The Gulf Co-operation Council (GCC) has welcomed the preliminary landmark deal between Iran and the P5+1 (the US, Russia, Britain, France, China and Germany), further depicting that a fresh leaf is turned over in the relationship between the Sunni monarchies of the Gulf region that make up the GCC and their Shia neighbour.
"The GCC states have expressed their comfort towards the preliminary Geneva agreement pertaining to the Iranian nuclear programme, and we look forward to its success to lead to a permanent pact, that drives away the spectre of tension from our region," said Emir Sheikh Sabah Al-Ahmad Al-Sabah, the Emir of Kuwait, on Tuesday at the opening session of the 34th summit in Kuwait City.
This is the first such summit since Iran struck a deal with the P5+1 in late November, to curb its controversial nuclear activity in exchange for partial easing of sanctions that have exhausted Tehran’s economy. The interim agreement is seen as a step towards concluding a final deal over Iran's nuclear programme.
The six members of the GCC, that include Saudi Arabia, United Arab Emirates, Qatar, Bahrain, Kuwait and Oman, have responded in different ways to Iran since relatively moderate Iranian President Hassan Rouhani took on a task of amending damages caused by his predecessor Mahmoud Ahmadinejad, especially with the West and their Arab allies.

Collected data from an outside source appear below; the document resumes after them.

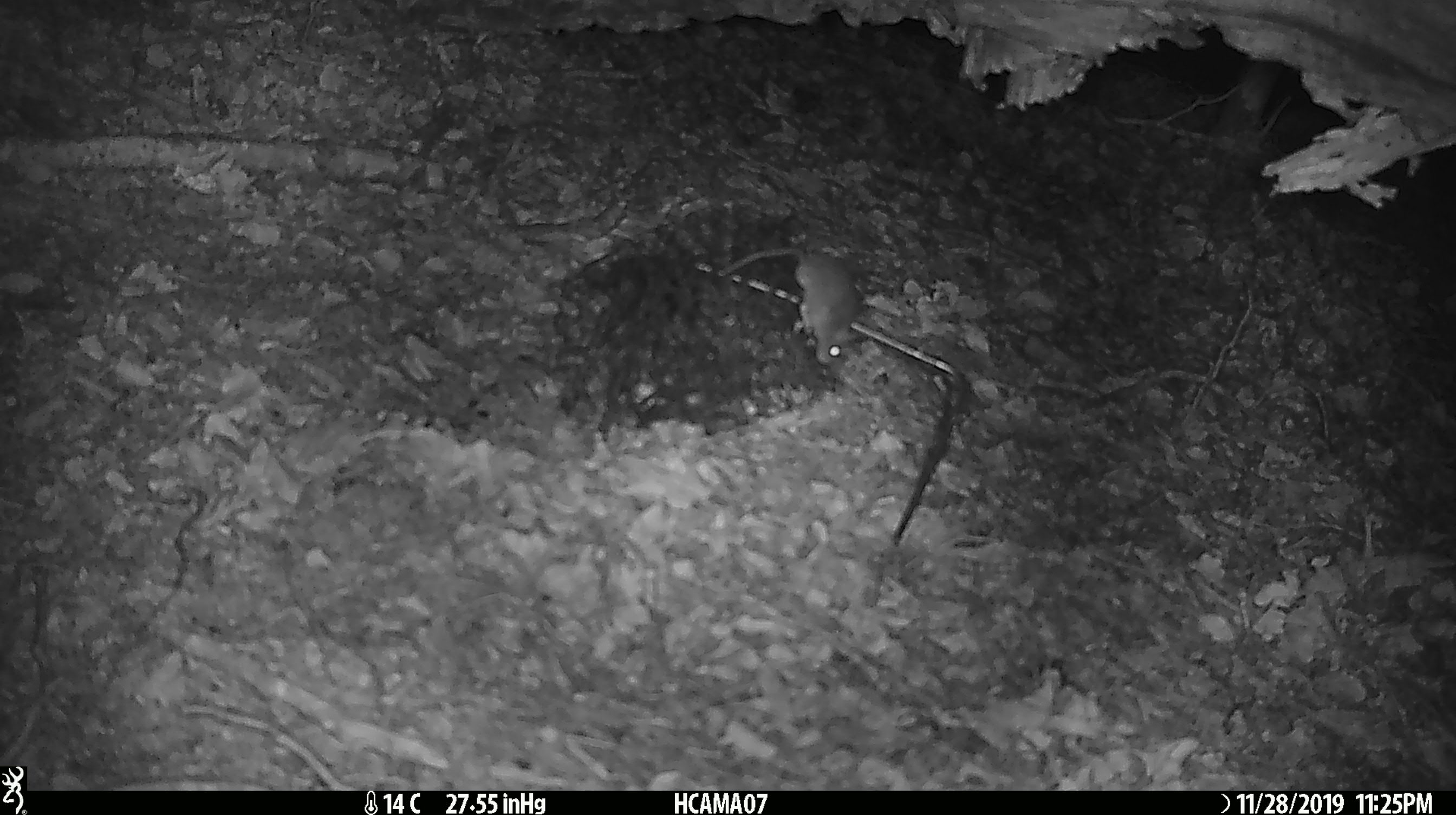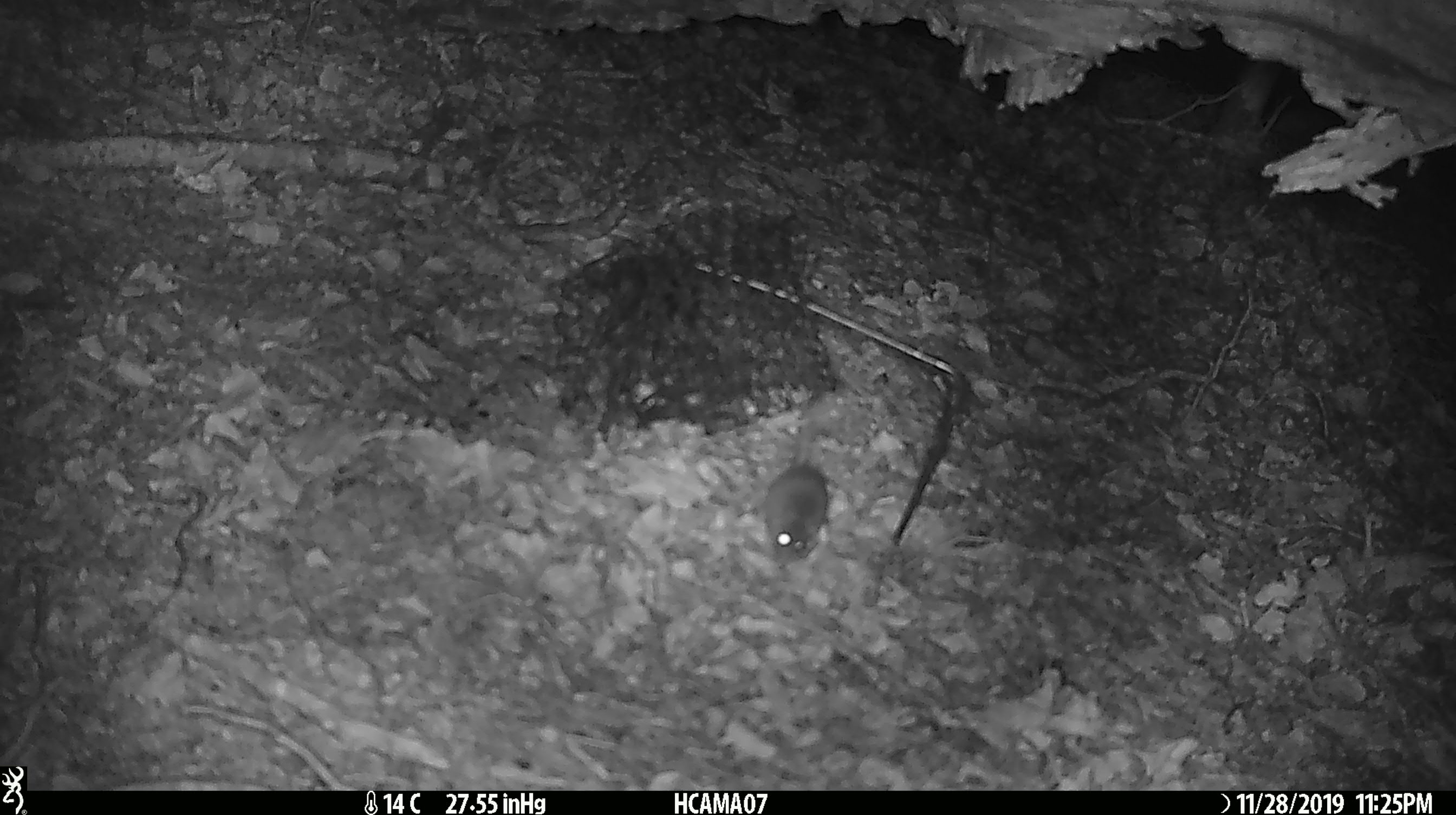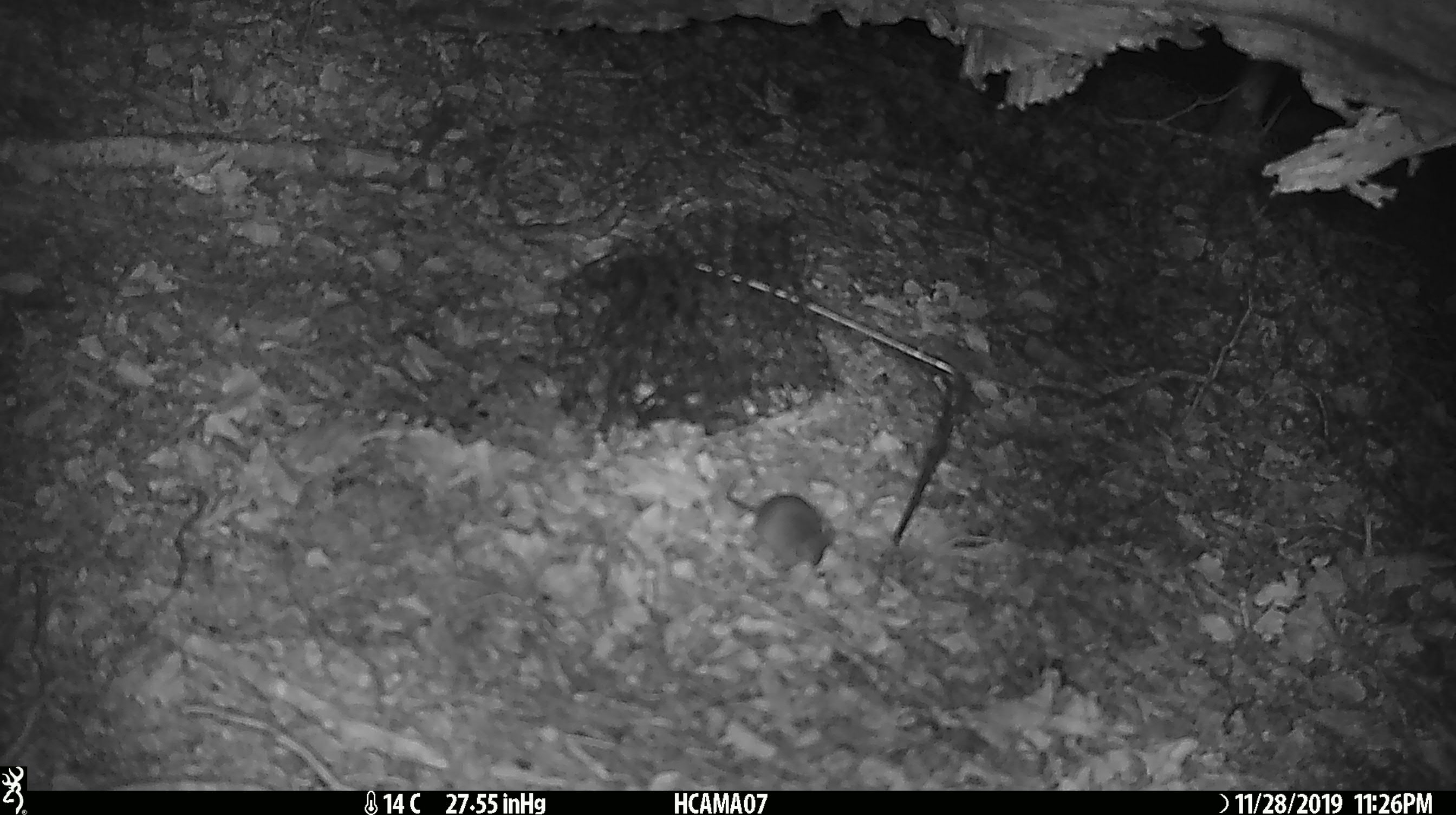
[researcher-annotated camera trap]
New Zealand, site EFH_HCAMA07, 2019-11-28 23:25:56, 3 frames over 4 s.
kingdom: Animalia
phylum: Chordata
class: Mammalia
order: Rodentia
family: Muridae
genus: Mus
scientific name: Mus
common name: mouse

Javad Zarif, the foreign minister of Iran, has paid visits to four of the six states, excluding Riyadh and Manama, who accuse the Shia powerhouse of inciting a three-year revolt by the Shia majority in Bahrain against the Sunni ruling family.
Syria on agenda
Washington has been trying to reassure its Gulf allies of their security following the deal reached with Iran.
The GCC summit, which will conclude its talks on Wednesday, will also discuss developments in war-torn Syria, as well as a Saudi proposal to transfer the council into a union.
Speaking at the summit, the head of the Syrian National Council, the umbrella organisation of Syrian rebels, called on the Gulf states to send aid to war-hit Syrians.
"The first drop of aid to support our nation's resistance is through a humanitarian fund" that is "under the supervision and management of the SNC as you know the big size the catastrophe we face," Al-Jarbi said.
Thousands have been killed since the civil war first broke out in Syria between rebel fighters battling against the regime troops, strongly supported by Iran and Russia, while about seven million have been displaced.